Le manque c'est la présence
À propos des personnes exilés, souvent en raison des vicissitudes de la vie, j'écrivais il y a une dizaine de jours chez Colo dans le billet "Vivre entre deux": "Et comme disait Erri de Luca par le truchement d'un de ses personnages venu d'Argentine :"Le manque, c'est la présence !" (dans Montedidio, ou Le jour d'avant le bonheur)." Recherche faite, il s'agit bien d'un passage de Montedidio, roman qui se déroule à Naples, mais le personnage, don Rafaniello, n'est pas originaire d''Argentine; Yiddish, il a quitté vraisemblablement la Pologne après la guerre. Je l'avais confondu avec Don Gaétano, présent dans "Le jour d'avant le bonheur" et qui lui s'est expatrié d'Argentine. Ces deux romans d'apprentissage d'Erri de Lucas, je vous les recommande chaudement. Une belle écriture, des personnages attachants, beaucoup de finesse et puis l'empreinte de la grande Histoire. Les blessures, les rêves, l'entraide … La vie ! Magnifique(s) !
Je parle avec Rafaniello, aujourd'hui nous avons le temps, je lui demande si son pays ne lui manque pas. Son pays n'existe plus, il n'y est resté ni vivants ni morts, on les a fait disparaître tous ensemble : "Je ne sens pas le manque, dit-il, mais la présence. Dans mes pensées ou quand je chante, quand je répare un soulier, je sens la présence de mon pays. Il vient souvent me trouver, maintenant qu'il n'a plus une place à lui. Dans le cri du marchand d'eau qui monte avec son charreton à Montedidio pour vendre de l'eau sulfureuse dans des pots de terre cuite, de sa voix aussi me parviennent quelques syllabes de mon pays." Il se tait un moment, ses petits clous dans la bouche et la tête penchée sur une semelle. Il voit que je suis resté à côté et il continue : "Quand tu es pris de nostalgie, ce n'est pas un manque, c'est une présence, c'est une visite, des personnes, des pays arrivent de loin et te tiennent un peu compagnie." Alors don Rafaniè, les fois où il me vient la pensée d'un manque, je dois l'appeler présence ? "C'est ça, et à chaque manque, tu souhaites la bienvenue, tu lui fais bon accueil." Alors quand vous vous serez envolé, je ne dois pas sentir votre manque, moi ? "Non, dit-il, quand il t'arrive de penser à moi, moi je suis présent." J'écris sur le rouleau les paroles de Rafaniello qui ont mis le manque sens dessus dessous et il est mieux comme ça maintenant. Lui, avec les pensées, il fait comme avec les chaussures, il les retourne sur sa caisse et les répare.
Erri de Luca, Montedidio.
Le Rynek* de Poznan et ses échoppes juxtaposées, telles des couleurs dans une boîte d'aquarelle. Pologne, 2005.
*Place du vieux marché
Commentaires
Trop de gens ont perdu le sens de l’Histoire, où est-elle ?

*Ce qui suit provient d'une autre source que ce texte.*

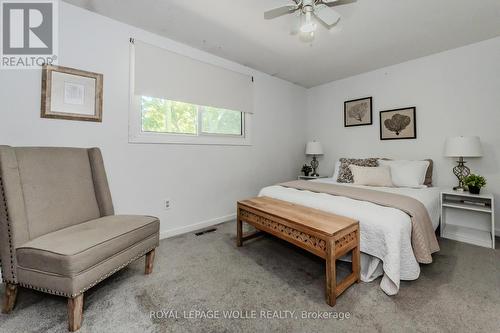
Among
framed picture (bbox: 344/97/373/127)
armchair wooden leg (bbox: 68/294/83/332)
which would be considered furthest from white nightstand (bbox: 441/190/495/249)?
armchair wooden leg (bbox: 68/294/83/332)

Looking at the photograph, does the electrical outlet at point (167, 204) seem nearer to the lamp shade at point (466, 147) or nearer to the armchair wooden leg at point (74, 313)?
→ the armchair wooden leg at point (74, 313)

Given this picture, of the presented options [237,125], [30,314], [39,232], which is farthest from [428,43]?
[30,314]

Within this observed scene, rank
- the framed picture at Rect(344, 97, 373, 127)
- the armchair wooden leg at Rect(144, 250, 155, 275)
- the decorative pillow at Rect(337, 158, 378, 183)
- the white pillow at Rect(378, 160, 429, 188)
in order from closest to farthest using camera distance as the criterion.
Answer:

Quand on l’oublie elle revient sans crier gare. Et on se demande pourquoi la mémoire est si courte. Et les hommes recommencent sans cesse leurs folies ?
N’oublions pas ! Gardons-la présente, faites comme Rafaniello avec les chaussures, retournez la sur sa caisse et réparez la.

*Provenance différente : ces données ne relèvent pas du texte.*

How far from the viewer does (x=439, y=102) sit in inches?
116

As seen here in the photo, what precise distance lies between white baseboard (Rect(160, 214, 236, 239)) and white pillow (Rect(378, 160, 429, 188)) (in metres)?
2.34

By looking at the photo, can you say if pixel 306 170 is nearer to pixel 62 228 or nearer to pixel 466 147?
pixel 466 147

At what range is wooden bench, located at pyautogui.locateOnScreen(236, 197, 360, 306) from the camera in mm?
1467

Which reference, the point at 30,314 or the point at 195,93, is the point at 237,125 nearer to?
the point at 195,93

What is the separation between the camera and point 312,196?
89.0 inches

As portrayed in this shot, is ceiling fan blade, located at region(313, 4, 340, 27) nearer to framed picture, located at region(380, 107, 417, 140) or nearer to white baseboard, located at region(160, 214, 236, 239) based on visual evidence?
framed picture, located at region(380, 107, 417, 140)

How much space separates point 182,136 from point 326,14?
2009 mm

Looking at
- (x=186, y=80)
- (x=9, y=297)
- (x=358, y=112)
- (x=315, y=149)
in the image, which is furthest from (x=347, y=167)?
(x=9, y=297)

J’ai beaucoup de compassion pour les exilés et cette façon de traduire les choses, manque/présence, est d’une grande beauté. Je note cet auteur que je n’ai jamais eu l’occasion de lire, ce sera certainement une belle découverte.
Amusant, ton illustration : mon beau-père était né près de Poznan, je le sens me faire un coucou au travers de ton billet. Bises. brigitte
Très beau passage !
quand on pense à ceux qui nous manquent, on les rend présents…oui, le manque, c’est la présence
Après ton mot chez moi (merci!) j’avais cherché pour voir s’il était traduit en espagnol (et que donc je le trouverais ici): pas de problème.

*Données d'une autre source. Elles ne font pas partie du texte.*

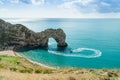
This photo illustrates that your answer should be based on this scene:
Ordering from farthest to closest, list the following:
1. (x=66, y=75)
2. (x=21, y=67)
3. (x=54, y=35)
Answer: (x=54, y=35)
(x=21, y=67)
(x=66, y=75)

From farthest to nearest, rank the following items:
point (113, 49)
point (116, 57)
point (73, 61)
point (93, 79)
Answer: point (113, 49)
point (116, 57)
point (73, 61)
point (93, 79)

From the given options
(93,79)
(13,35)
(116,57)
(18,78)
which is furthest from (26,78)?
(13,35)

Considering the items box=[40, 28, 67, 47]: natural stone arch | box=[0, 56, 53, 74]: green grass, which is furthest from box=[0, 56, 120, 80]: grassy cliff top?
box=[40, 28, 67, 47]: natural stone arch

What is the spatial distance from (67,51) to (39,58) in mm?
23137

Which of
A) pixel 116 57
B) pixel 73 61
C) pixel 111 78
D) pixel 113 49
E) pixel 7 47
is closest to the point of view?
pixel 111 78

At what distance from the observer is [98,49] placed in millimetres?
137375

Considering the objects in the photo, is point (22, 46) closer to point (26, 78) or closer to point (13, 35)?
point (13, 35)

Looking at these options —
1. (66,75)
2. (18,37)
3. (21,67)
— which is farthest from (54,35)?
(66,75)

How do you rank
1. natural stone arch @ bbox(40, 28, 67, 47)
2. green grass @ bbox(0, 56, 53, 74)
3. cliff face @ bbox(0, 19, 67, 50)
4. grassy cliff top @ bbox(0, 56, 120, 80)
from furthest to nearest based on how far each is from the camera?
1. natural stone arch @ bbox(40, 28, 67, 47)
2. cliff face @ bbox(0, 19, 67, 50)
3. green grass @ bbox(0, 56, 53, 74)
4. grassy cliff top @ bbox(0, 56, 120, 80)

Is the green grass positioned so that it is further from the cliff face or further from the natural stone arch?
the natural stone arch

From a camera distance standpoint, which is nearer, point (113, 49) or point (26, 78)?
point (26, 78)

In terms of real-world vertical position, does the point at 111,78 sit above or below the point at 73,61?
above

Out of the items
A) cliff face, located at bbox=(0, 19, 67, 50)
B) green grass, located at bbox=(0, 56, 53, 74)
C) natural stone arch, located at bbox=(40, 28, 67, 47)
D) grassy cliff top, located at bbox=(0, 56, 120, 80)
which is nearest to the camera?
grassy cliff top, located at bbox=(0, 56, 120, 80)

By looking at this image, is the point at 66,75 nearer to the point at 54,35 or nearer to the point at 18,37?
the point at 18,37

L’extrait que tu donnes est superbe et je lirai ce livre, sans aucun doute, le sujet me touche de près. Grand merci.
l’exil j’imagine peut être un vide à combler, un appel à des réponses dont on ne sait quelles elles seront. c’est la terre inconnue, source d’angoisses et d’aventure.
Je viens relire ce texte ce soir, il est si beau.
Le manque c’est la présence : le paradoxe devient évidence, ce texte (et toi, bien sûr, Lily !) m’offre une vérité qui ne m’avait jamais effleurée auparavant (-:
C’est beau, je découvre …
Et du manque je fais une présence …
A bientôt ma chère Lily …
C’est beau le manque devient présence ! Incroyable il fallait y penser, avoir une vision ouverte et positive… Un texte à lire et à relire ! Un auteur que je ne connaissais pas.